Every marketer wants to maximise the return on their investment. But finding the right or best combination of tactics to maximise response and lower cost per transaction can be a challenge with limited time and resources.

The perfect mix of audience, channel, message, and response options – in other words, the “sweet spot” – of any campaign is also a moving target. Add to this the time, discipline, and costs required to test and measure results from varying tactics, and it is easy to understand why time and budget-strapped marketers might not have the luxury of knowing what works best; more often, they’re limited to what they can glean from short-term results.

I remember a trip to my parents’ home shortly after our daughter started walking. After we arrived, she immediately took off to explore her grandparents’ home, with her grandfather following close behind.

I listened from the kitchen as I heard my dad saying things like, “be careful,” “don’t touch,” and “no, no.”

After we corralled my daughter, I remember Dad asking the question, “Why does she (insert behaviour here)?” My answer was quite simple. I told him that my daughter likely didn’t know why she did what she did, so it was unrealistic to expect me to understand – let alone explain the motivation for her behaviour.

Marketers have been trying to predict and explain consumer behaviour for decades, if not centuries. It’s natural to want to know why something works – or doesn’t work. The challenge is most marketers believe they don’t have the time or resources to test and measure campaign variables to isolate the tactics that deliver the best results.

Aristotle wasn’t talking specifically about marketing when he said, “The whole is greater than the sum of its parts,” but his statement is an accurate assessment of marketing campaigns. Take, for instance, a direct response campaign in which success is measured in terms of the number of orders received.

While we know successful direct marketing depends on list, meaningful offer, and a call to action, isolating each of those elements to provide an objective measure of success can take thought, time, and effort.

Many marketers might not know how to set up an objective test to measure the impact campaign variables have on final results. Here are some basics to consider, as well as some pitfalls to avoid when attempting to isolate the keys to campaign success.

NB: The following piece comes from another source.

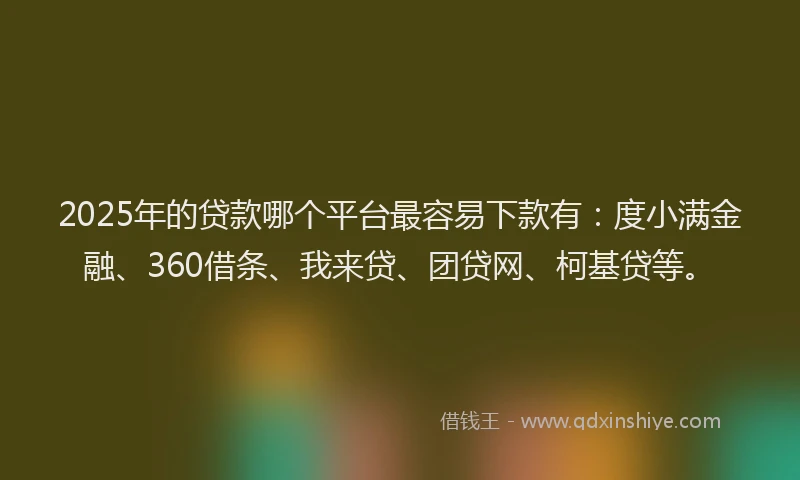 2025年的贷款哪个平台最容易下款有：度小满金融、360借条、我来贷、团贷网、柯基贷等。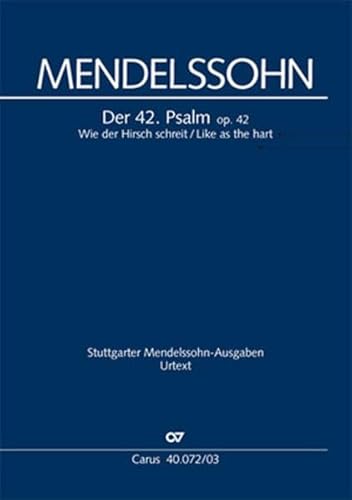 Wie der Hirsch schreit (Klavierauszug): Der 42. Psalm MWV A 15, 1837: Der 42. Psalm op. 42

First, let’s assume we can produce a list of “like” consumers for our test and target them randomly with our campaign variables. Let’s move on to where most marketers start: the creative presentation of the offer/message. Simple A/B testing involves testing dramatically different messages: art, copy, etc.

Multi-variate testing involves testing various combinations of creative elements – graphics, headline, subhead, and text – and requires adequate sample size to implement. The first step is to clearly identify what you are testing.

If you’re testing one list (audience segment) versus another, then you should send the same message to both lists, i.e. audience segments. If you are testing overall creative and strategy alternatives, then an A/B test should suffice. If you are attempting to isolate specific tactics and their contribution to campaign success, then multi-variate testing should be employed.

The deeper you delve into finding out what works and what doesn’t work, the greater the thought and effort required and the greater the benefits to your ongoing marketing efforts.

When it comes to direct response marketing, the testing and measurement journey is worth the destination of “improved results.” It sure beats “flying in the dark” or guessing what variables are contributing to your marketing success or failure.